On the other hand, those with special needs are often assigned a “disability” very early on and victimized with a label they’ll carry for the rest of their lives. Some children simply do not pick up on certain things at “assigned” times. One child learns to read well at the age of five, while another may take five more years to pick it up. Both are categorized as problems for the classroom setting when they’re actually only learning according to their own learning style. If each of these children were allowed to move at his or her own pace, they might both be avid readers by the age of 15 and no one would be any the wiser as to which read well first.

Freedom To Choose A Curriculum That Works

Homeschooling means working with your child’s specific strengths and weaknesses, moving towards the best possible outcome. Their learning style will, as it should, dictate the materials you use to educate them, and the result will be a more well-rounded and better educated young person. But it also works wonders for your ability to teach, as well.

With an extensive variety of curriculum opportunities, you can craft a learning environment in which your child will likely be very happy to learn. Abeka, Sonlight, and Classical Conversations are a precious few of the many available options and you can even feel free to mix and match. Whichever ones best suit your child are the specific ones you should be using. Perhaps Abeka math is a strong program for your child, whereas Sonlight may provide a better science curriculum.

When just getting started, it’s tempting to go with the pre-packaged curriculum that includes everything right down to lesson plans and calendars. Don’t get me wrong, these do work wonderfully for some families. Contrary to popular belief, some families have parents both of whom work jobs and still manage to homeschool their children, and the convenience these packaged curriculums provide can be the only successful option for their family. On the other hand, other parents work from home and have plenty of time to create their own lesson plans and more, giving them greater opportunity to mix and match across curriculum choices.

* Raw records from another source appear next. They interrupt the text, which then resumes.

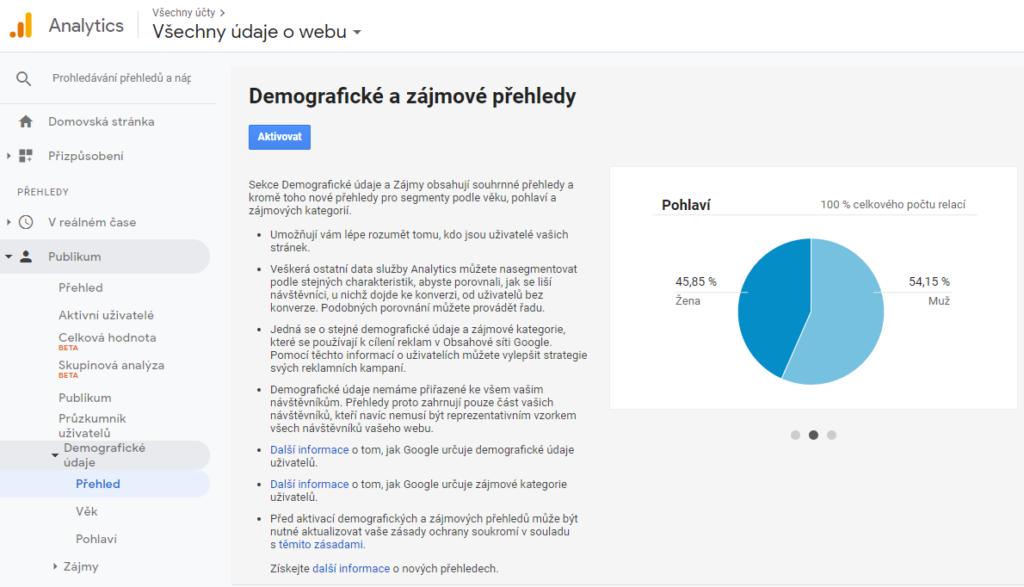Aktivace demografických a zájmových přehledů v Google Analytics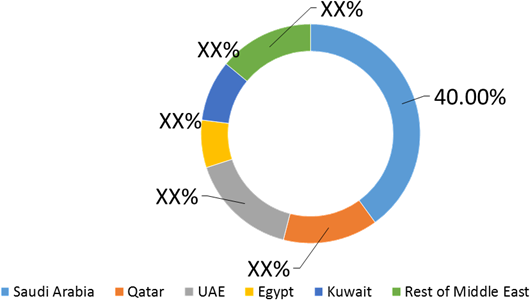 Middle East Bio-Chemicals  | Coherent Market Insights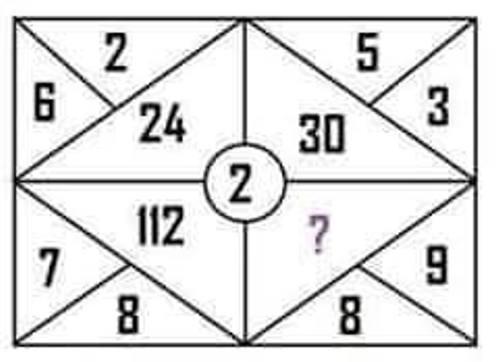 Ba bài toán tiểu học hóc búa khiến phụ huynh phải chịu thua 2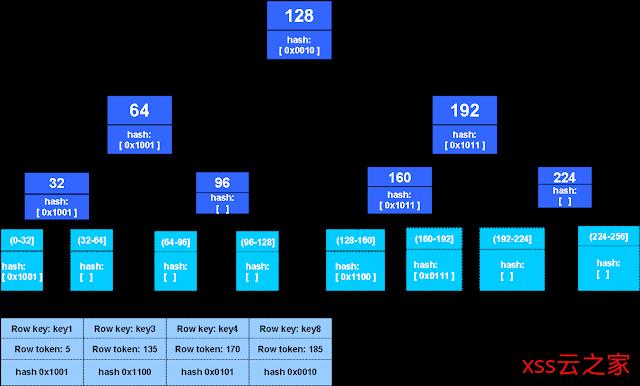 使用Merkle树检测数据不一致(翻译)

The curriculum can change from year to year as well. What worked well in elementary school may not be as successful moving into middle school. And high school is a whole different level where many things change. Leaving yourself plenty of room for options, flexibility, and change can be the key to a successful school year, especially if you find yourself needing to switch something in the middle of the year.

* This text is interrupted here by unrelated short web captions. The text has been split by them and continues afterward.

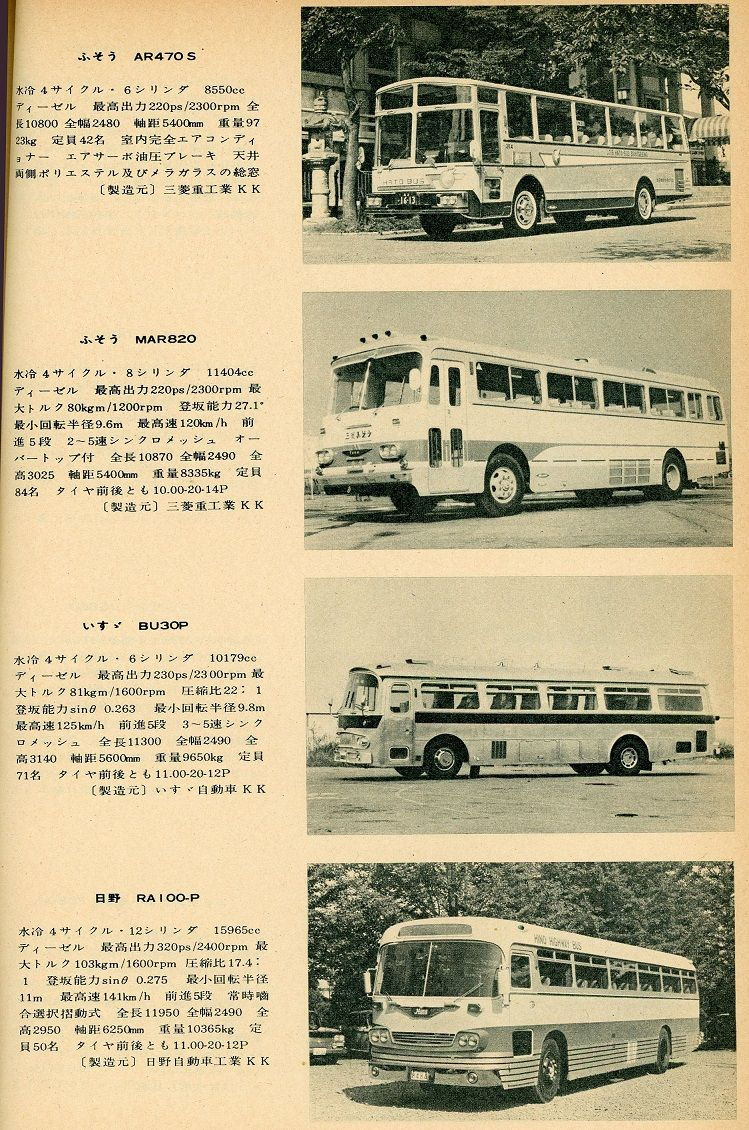 Twitter 2020 路線バス 観光バス 観光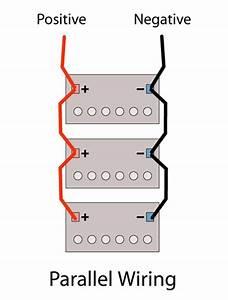Carbeth Hutter U0026 39 S Batteries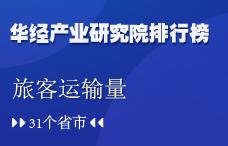 2021年1-8月全国各省市公路旅客运输量排行榜:四川、江苏均超3亿人,青海降幅最大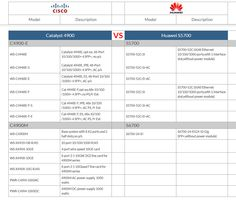 Catalyst 4900 vs Huawei S5700 http://www.huanetwork.com/box-switches-mapping-huawei-vs-cisco.html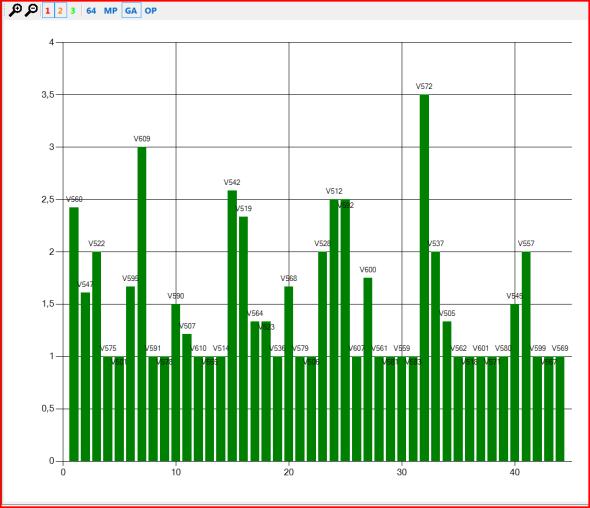 Рисунок 2 – Средняя плотность ошибок в проекте Miranda IM.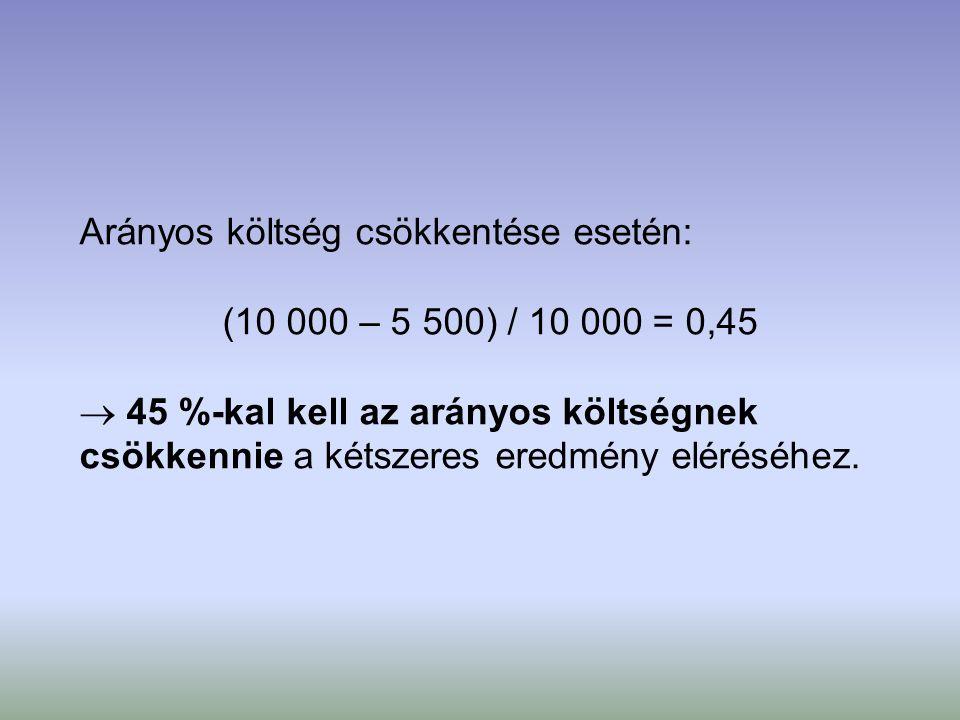 Arányos költség csökkentése esetén: (10 000 – 5 500) / 10 000 = 0,45  45 %-kal kell az arányos költségnek csökkennie a kétszeres eredmény eléréséhez.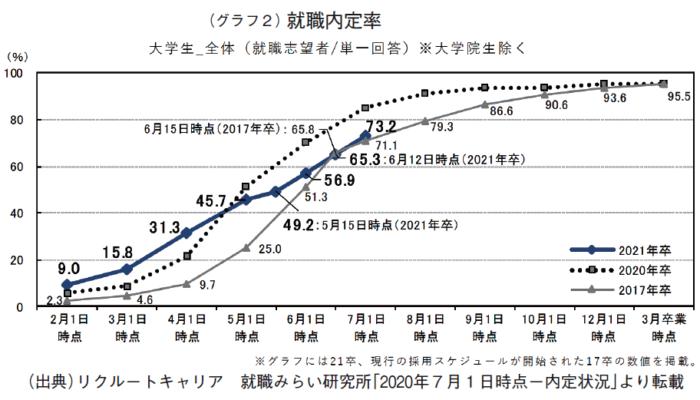 (グラフ2)就職内定率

Freedom to “Live Life” and Still Homeschool

A homeschooler’s life can be an interesting thing. There is great diversity among homeschoolers and many times, it’s necessary to graft homeschool into daily life as naturally as breathing. But what does that mean? Well, one example would be the family that runs a farm. These families work according to seasons and the weather, some from sunup to sundown, and there is great flexibility. Other families might run their own business, homeschool from an RV while traveling the country, or homeschool from overseas as part of a military or missionary family.

The freedom that homeschool allows in these situations can be extremely rewarding for your child’s education. They are quite likely to learn things in real life they would never learn in public school. And if the child will someday be responsible for the family business or religious work, it can set the course for extreme success, having lived it from the very beginning.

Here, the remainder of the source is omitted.